Work to do: Could you carry on the passage about the Rise Park earthworks from where it stops?

Passage to read:
--- BEGIN ---
Longitude: -0.2573 / 0°15'26"W

OS Eastings: 514714.591327

OS Northings: 441726.159042

OS Grid: TA147417

Mapcode National: GBR VRNT.3C

Mapcode Global: WHHGC.08RD

Entry Name: Manorial earthworks and fishponds in Rise Park, including the site of Black Hall and Mote Hill

Scheduled Date: 14 March 1997

Source: Historic England

Source ID: 1015919

English Heritage Legacy ID: 26604

County: East Riding of Yorkshire

Civil Parish: Rise

Traditional County: Yorkshire

Lieutenancy Area (Ceremonial County): East Riding of Yorkshire

Church of England Parish: Rise All Saints

Church of England Diocese: York


The monument includes earthwork remains of the manorial complex of Rise with
associated fishponds and the site of Black Hall and Mote Hill.
Black Hall was the seat of the Faulconbergs, who held the manor of Rise from
the time of the Norman Conquest for nearly 400 years. The manor and associated
medieval settlement of Rise or `Risvn' is mentioned in the Domesday Survey,
and was originally larger than it is today. Crop marks seen from aerial
photographs indicate the original settlement to have been extensive,
stretching as far as North Farm, north east of present day Rise, down to the
southern limits of the earthwork remains around Blackhall Hill and Mote Hill
described here. The earthwork remains of the shrunken medieval village of Rise
are separated from the manorial earthworks by the post-medieval buildings and
park of Rise Hall.
The monument includes what are interpreted as building platforms, fishponds,
water management channels, fields and related earthworks located in the north
western corner of Rise Park, north of Rise Wood, an area defined by the road
which leads from Sigglesthorpe in the north to North Skirlaugh in the south,
which makes a right angled `dog leg' around the earthworks. A pronounced bank
with exterior ditch surrounds the complex on the western and
northern side. On the western side the bank is c.200m long with a break
towards its southern end. Along the north side of the site, the bank is 50m
long. The exterior ditch is `U' shaped in profile and about 1.5m in depth, 10m
wide at its top and 2m wide at its base. The bank is between 5m and 8m wide
and between 1m and 1.5m high and is interpreted as forming an original
boundary feature of Black Hall, with the deep ditch to its north and west
acting as a conduit for the drainage of water away from the manorial
The configuration of the earthwork features of the site indicates that the
manorial complex here took advantage of the natural topography of the land,
with the buildings being located on higher ground at the north and east side
of the monument, with water management ditches and drainage features running
through the centre and draining to the west.
--- END ---
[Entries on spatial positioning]
--- BEGIN ---
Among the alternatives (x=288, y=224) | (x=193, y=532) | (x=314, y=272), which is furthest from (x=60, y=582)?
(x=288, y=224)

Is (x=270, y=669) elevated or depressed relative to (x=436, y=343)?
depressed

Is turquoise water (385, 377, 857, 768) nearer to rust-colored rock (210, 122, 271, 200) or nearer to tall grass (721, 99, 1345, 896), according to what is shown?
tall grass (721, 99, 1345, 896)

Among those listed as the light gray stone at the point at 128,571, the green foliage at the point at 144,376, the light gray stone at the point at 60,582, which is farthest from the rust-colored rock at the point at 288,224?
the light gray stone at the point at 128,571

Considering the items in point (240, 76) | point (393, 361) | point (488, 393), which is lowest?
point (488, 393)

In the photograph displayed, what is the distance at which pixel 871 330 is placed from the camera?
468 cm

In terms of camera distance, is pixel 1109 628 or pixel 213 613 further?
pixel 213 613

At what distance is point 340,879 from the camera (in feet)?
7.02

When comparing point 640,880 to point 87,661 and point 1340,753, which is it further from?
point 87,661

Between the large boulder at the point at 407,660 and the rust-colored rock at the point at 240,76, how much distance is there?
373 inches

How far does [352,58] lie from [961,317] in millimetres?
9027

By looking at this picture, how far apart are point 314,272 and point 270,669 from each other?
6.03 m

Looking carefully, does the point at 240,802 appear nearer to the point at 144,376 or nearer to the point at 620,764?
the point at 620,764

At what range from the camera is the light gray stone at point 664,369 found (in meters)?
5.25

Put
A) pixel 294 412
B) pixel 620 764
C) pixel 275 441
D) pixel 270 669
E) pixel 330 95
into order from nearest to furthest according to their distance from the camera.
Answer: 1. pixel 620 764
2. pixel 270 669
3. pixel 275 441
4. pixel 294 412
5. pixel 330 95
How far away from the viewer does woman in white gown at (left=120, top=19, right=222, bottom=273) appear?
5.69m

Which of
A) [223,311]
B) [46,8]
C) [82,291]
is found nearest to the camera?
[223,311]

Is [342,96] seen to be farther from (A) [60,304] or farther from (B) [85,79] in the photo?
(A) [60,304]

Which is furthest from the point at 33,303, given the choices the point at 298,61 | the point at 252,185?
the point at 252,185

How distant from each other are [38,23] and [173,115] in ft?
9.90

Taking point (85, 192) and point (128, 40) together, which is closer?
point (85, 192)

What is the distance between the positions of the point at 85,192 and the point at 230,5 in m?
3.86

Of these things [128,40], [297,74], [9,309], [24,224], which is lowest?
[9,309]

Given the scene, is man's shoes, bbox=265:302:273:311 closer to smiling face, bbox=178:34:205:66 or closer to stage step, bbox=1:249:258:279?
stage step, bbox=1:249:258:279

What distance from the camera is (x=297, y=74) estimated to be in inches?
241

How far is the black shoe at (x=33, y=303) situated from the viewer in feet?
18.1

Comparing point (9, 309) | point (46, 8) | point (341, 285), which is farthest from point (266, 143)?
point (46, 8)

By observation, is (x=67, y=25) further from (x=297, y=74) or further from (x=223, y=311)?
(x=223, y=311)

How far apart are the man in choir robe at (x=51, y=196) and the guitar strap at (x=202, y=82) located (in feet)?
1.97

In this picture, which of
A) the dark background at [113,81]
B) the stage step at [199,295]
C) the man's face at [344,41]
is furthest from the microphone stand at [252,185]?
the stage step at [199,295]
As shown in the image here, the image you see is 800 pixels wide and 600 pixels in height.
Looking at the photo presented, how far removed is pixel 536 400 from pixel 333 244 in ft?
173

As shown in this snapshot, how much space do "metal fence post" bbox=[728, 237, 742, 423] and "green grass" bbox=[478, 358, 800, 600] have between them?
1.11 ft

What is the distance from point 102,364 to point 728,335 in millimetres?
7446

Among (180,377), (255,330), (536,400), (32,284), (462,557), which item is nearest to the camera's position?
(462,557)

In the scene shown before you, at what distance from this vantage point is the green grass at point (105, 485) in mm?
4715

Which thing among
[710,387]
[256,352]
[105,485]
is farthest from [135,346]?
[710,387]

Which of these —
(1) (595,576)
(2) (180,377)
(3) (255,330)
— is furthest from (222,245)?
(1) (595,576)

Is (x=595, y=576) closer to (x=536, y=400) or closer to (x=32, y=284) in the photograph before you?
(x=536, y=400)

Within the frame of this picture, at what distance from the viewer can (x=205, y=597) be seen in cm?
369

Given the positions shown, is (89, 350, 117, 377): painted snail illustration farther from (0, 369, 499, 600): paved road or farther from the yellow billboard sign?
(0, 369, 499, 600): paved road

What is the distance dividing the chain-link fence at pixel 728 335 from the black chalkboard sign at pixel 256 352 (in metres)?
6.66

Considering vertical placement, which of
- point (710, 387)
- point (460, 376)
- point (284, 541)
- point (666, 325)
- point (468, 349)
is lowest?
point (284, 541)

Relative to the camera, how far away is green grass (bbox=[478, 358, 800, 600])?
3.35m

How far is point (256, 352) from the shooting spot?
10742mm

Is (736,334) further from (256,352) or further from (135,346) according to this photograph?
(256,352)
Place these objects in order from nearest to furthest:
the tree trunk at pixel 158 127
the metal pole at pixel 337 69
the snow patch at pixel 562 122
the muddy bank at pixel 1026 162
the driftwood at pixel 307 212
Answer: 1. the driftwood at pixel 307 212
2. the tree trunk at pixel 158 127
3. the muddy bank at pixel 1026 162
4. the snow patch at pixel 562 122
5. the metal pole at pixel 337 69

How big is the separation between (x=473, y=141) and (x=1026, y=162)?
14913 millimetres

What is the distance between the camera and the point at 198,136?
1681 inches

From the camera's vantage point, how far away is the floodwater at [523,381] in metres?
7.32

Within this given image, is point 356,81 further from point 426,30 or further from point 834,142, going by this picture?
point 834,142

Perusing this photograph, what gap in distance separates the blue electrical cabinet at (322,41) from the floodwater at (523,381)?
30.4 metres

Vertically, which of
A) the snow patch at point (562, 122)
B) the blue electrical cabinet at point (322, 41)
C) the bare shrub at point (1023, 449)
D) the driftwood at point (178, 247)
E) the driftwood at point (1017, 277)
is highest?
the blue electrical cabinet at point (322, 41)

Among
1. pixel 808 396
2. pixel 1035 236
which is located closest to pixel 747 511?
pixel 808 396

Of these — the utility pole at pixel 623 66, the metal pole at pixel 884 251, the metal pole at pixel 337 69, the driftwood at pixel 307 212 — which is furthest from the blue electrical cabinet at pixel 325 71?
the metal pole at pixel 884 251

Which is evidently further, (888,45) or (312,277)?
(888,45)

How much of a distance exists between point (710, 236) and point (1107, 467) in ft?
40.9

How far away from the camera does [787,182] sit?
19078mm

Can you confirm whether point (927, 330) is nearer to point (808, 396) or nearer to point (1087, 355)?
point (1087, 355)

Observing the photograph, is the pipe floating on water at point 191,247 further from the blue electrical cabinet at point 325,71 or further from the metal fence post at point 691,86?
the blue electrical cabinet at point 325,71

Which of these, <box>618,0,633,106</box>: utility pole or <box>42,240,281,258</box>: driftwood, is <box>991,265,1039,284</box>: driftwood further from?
--- END ---
Output for this task:
The site of Black Hall is a rectangular flat-topped scarped hillock, around
30m square, situated in the north eastern corner of the park. No remains of a
building survive above ground, although building debris of brick and tile has
been found here and further remains will survive beneath the present ground
The fishponds and other water management channels lie some 50m to the south of
the site of the manor, at the southern edge of the higher ground, and surround
another platform area of about 30m square. Three oval ponds orientated
approximately north-south lie to the east of the platform, the first measuring
some 30m long by 5m wide, the second 20m by 8m and the third 15m long by 7m
wide. Another pond lies parallel to these but to the west of the platform and
is 20m long by 7m wide, and also orientated in the same direction,
approximately north-south. An elongated depression to the north of the
platform here, 25m long by 5m wide and orientated north-south, is also
interpreted as being part of the fishpond and water management complex in this
area. A long ditch, 130m long by 10m wide runs due north-south to link with
the ponds at the eastern side of the earthwork complex and is also interpreted
as a water management feature.
Mote Hill is also included in the earthwork complex. It lies at the western
side of the monument close to the modern road. It includes a flat topped and
steeply scarped natural hillock measuring about 40m north-south by 26m east-
west and is up to 3m in height. It is thought to be a `moot', or meeting
place, rather than an actual motte as it was once believed to be, although
other reports mention it as being the site of a former hunting lodge.
Other earthwork features include a raised platform area, interpreted as an
embanked, raised field, some 115m square and about 1m high to the south west
of the complex, defined in the north by an east-west scarp and to the east by
a north-south bank up to 6m wide. There are other earthwork remains of banks
and ditches included in the monument, which are interpreted as trackways,
lynchets and water management features designed to drain water away from the
central low-lying parts of the site.
Modern post and wire fencing, and gates, telegraph poles, animal feed and
water dispensers are excluded from the scheduling, although the ground beneath
them is included.

The site of the monument is shown on the attached map extract.
It includes a 2 metre boundary around the archaeological features,
considered to be essential for the monument's support and preservation.

Source: Historic England

Reasons for Scheduling

Medieval manorial settlements, comprising small groups of houses with
associated gardens, yards and paddocks, supported communities devoted
primarily to agriculture, and acted as the foci for manorial administration.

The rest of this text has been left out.